On June 28, the first round for applications for “category-based selection” will open for 500 workers, according to a federal government news release. A second round will begin July 5, inviting 1,500 to apply.

“Now the government of Canada can issue invitations to apply for permanent residency in Canada to candidates from particular fields or with specific skills, training or language ability,” states the release.

Minister of Immigration, Refugees and Citizenship Sean Fraser

Minister of Immigration, Refugees and Citizenship Sean Fraser

The invitations are part of recent changes to Express Entry, the government’s “flagship economic immigration program.” Overall, invitations will be put out to doctors, nurses, dentists, pharmacists, physiotherapists and optometrists.

“By focusing on candidates with health care expertise and by bringing in the talent the country needs, this measure will help improve access to health care services for Canadians and their families,” states the release. “Additionally, the first-ever category-based selection rounds support Canada’s commitment to welcoming in-demand professionals and skilled workers into communities across the country.
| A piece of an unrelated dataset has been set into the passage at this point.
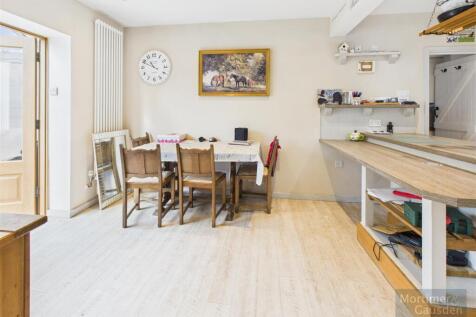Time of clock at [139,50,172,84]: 10:49
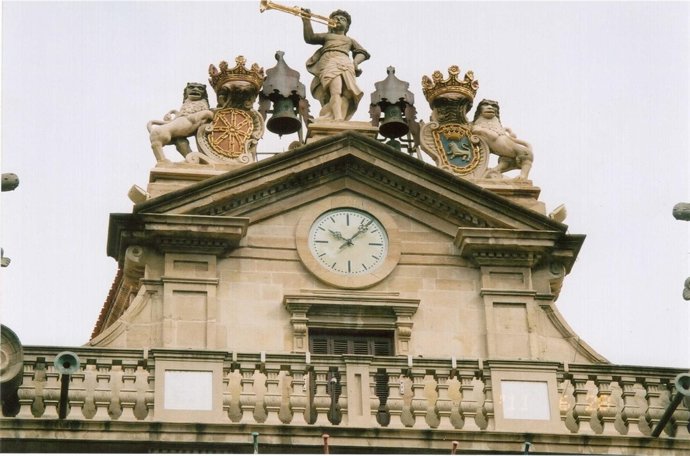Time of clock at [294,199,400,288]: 10:07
Alongside general invitation rounds, these category-based selection rounds will continue throughout the year, and more details will continue to be announced in the coming weeks.”

Minister of Immigration, Refugees and Citizenship Sean Fraser acknowledged the need to ease the current strain on the system.
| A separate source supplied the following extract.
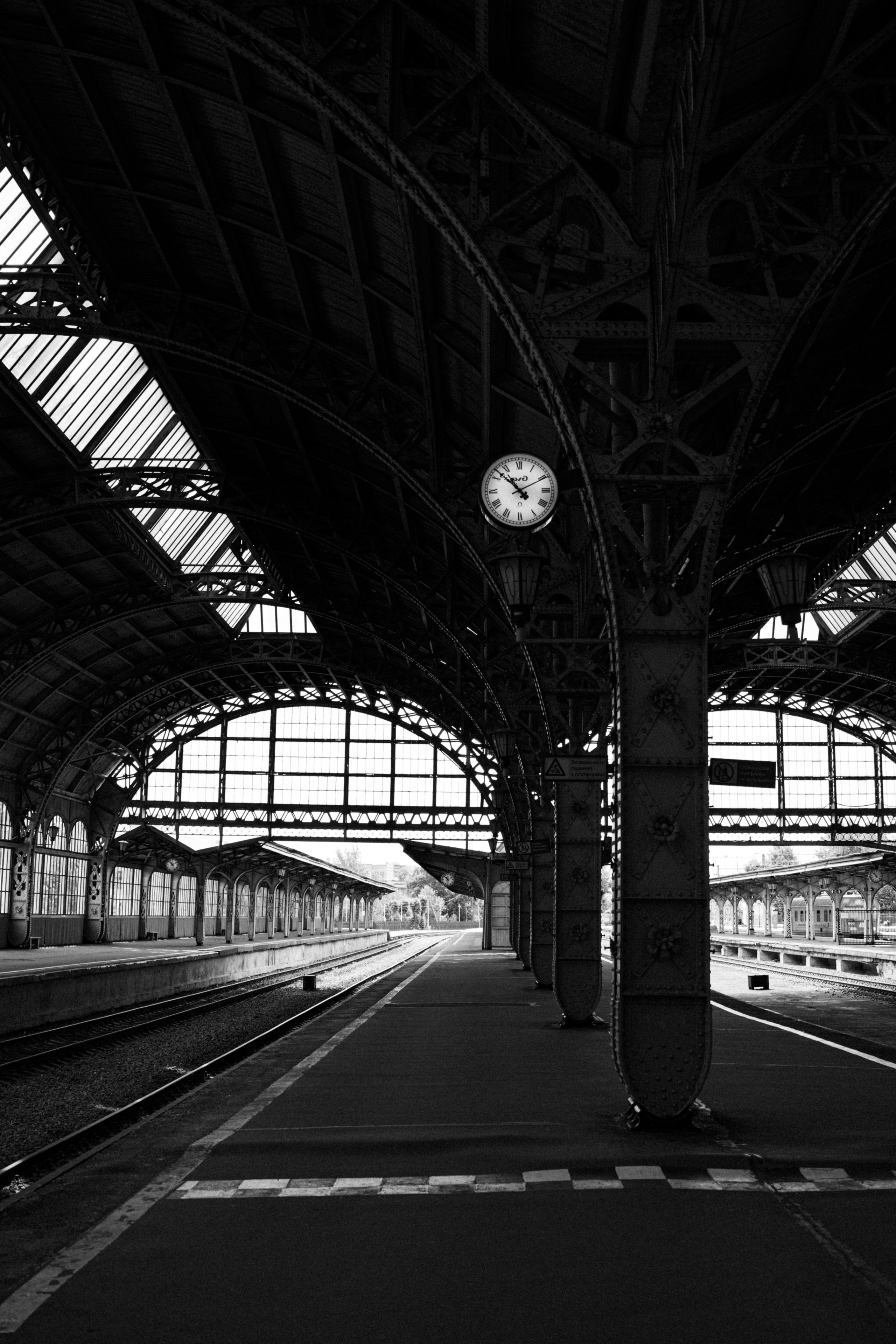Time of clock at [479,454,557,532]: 10:52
“Health professionals have been working around the clock to provide world-class care to individuals in communities across Canada, but it’s no secret that our health system needs more workers to continue delivering the quality care that people in Canada deserve,” said Fraser in a statement. “I’m excited to … announce the first health care category-based selection round, which will increase access to permanent residence for skilled workers with health care experience.”

According to the release, 21,656 newcomers arrived in Canada between 2017 and 2022 to work at health-care jobs. According to Immigration, Refugees and Citizenship Canada, those who arrived during those years included 10,051 nurses; 4,449 doctors, including specialists; 2,552 dentists; 2,054 pharmacists; 218 dietitians and nutritionists; and 222 X-ray technologists.
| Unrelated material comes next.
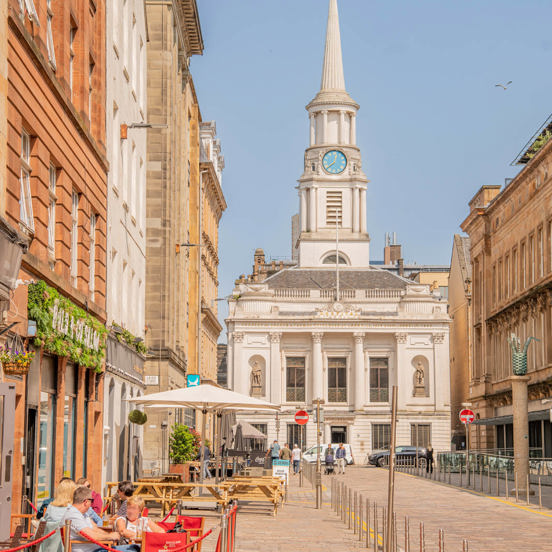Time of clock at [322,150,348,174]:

The Express Entry program is in addition to existing immigration initiatives, including the Economic Mobility Pathways Pilot project, which creates opportunities for skilled refugees and “other displaced individuals to use their education, training and experience to continue their careers in Canada.”

As of June 28, the greatest “uptake” the pilot project had seen was in the health-care sector. Applications came from candidates such as nurses’ aides, orderlies and “patient service associates.”

In addition to this, changes were made in April to Express Entry that saw the issuing of permanent resident visas for foreign doctors so they could provide medical services. And in December, Ottawa pledged $90 million on projects to help eliminate barriers preventing “qualified and skilled newcomers from gaining work experience in their own profession or field of study.”